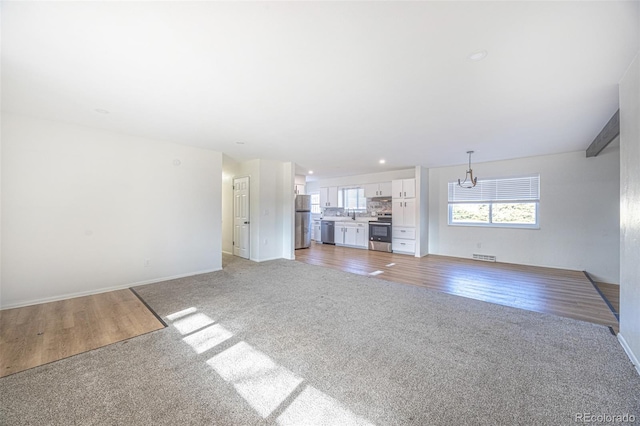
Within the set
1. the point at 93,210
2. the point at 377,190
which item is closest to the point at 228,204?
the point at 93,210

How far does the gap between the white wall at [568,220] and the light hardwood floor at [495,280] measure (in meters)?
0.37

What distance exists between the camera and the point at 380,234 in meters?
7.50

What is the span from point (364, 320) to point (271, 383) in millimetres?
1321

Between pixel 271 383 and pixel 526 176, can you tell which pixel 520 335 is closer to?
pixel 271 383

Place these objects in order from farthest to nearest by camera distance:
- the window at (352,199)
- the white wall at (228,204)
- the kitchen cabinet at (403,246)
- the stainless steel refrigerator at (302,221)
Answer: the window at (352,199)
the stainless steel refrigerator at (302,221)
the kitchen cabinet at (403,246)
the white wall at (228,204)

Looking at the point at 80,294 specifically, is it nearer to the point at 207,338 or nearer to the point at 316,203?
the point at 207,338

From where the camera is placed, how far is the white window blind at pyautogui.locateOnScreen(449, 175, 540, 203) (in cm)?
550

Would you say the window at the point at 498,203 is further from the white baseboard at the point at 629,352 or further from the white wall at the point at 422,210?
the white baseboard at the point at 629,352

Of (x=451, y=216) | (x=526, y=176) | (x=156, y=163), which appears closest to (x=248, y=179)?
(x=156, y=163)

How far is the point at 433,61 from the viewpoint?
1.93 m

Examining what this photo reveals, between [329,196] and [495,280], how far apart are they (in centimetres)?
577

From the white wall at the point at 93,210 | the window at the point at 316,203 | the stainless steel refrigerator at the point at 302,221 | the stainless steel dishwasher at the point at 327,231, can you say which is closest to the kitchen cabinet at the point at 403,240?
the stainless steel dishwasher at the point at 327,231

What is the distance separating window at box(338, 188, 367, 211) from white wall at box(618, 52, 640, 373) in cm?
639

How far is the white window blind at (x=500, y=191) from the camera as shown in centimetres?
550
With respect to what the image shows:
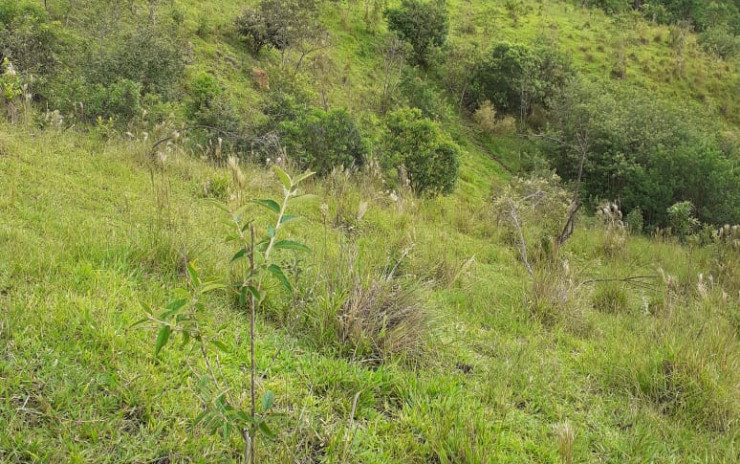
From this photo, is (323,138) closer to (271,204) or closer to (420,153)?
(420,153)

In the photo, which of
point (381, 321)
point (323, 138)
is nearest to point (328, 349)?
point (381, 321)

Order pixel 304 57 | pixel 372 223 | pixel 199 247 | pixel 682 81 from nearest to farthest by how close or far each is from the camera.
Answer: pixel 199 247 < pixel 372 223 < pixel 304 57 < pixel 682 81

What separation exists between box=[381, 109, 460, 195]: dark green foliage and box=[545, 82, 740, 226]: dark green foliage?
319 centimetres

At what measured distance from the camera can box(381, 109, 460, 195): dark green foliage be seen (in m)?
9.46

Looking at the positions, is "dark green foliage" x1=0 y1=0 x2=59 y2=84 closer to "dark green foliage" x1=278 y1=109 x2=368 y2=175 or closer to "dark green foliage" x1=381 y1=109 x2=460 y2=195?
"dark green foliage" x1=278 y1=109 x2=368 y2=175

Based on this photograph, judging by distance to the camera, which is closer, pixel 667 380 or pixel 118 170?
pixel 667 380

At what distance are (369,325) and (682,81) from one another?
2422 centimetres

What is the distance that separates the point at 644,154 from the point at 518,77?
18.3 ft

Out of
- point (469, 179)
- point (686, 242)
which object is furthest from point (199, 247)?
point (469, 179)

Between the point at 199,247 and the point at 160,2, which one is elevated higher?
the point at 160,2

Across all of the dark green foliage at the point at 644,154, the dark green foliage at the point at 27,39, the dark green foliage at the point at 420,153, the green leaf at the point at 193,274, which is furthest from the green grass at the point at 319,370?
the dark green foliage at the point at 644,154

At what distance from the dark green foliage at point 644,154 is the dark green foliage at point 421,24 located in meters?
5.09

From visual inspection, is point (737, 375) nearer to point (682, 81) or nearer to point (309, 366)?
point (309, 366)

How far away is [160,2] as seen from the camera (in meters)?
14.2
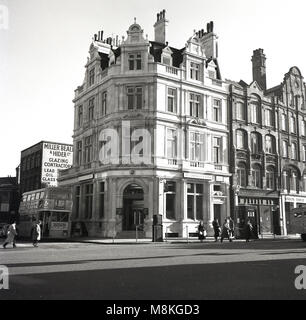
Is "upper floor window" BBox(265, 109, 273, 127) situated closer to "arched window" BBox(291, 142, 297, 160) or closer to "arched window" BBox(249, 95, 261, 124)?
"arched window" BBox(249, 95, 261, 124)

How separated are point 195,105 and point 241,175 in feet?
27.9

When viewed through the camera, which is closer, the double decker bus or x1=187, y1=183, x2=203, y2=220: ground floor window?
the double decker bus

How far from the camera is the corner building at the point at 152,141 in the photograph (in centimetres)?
═══
— Given instruction —
All lines from the one holding "Based on this" through the last line of the entries, and nothing else, are to be output exactly; leave out the pictures.

— Correct result —
Based on this photograph, judging by distance to the camera, which is closer, pixel 667 380 or pixel 118 170?
pixel 667 380

At what distance are (369,325) and (682,81) from one another?
2422 centimetres

What is the distance that separates the point at 644,154 from the point at 518,77?
18.3 ft

Out of
- point (469, 179)
- point (686, 242)
which object is furthest from point (199, 247)?
point (469, 179)

Between the point at 199,247 and the point at 160,2, which one is elevated higher?
the point at 160,2

Across all of the dark green foliage at the point at 644,154, the dark green foliage at the point at 27,39, the dark green foliage at the point at 420,153, the green leaf at the point at 193,274, which is furthest from the green grass at the point at 319,370?
the dark green foliage at the point at 644,154

At what distance from the dark green foliage at point 644,154 is the dark green foliage at point 421,24 located in meters?
5.09

From visual inspection, is point (737, 375) nearer to point (682, 81) or nearer to point (309, 366)?
point (309, 366)

How far away is [160,2] as seen from the camera (in meters)?
14.2
Is "upper floor window" BBox(265, 109, 273, 127) situated closer to "arched window" BBox(291, 142, 297, 160) or closer to "arched window" BBox(249, 95, 261, 124)?
"arched window" BBox(249, 95, 261, 124)

How separated are point 195,105 and point 241,175 in feet?
27.9

When viewed through the camera, which is closer, the double decker bus or x1=187, y1=183, x2=203, y2=220: ground floor window?
the double decker bus

How far from the camera is the corner building at the point at 152,141 in the photograph (in centimetres)?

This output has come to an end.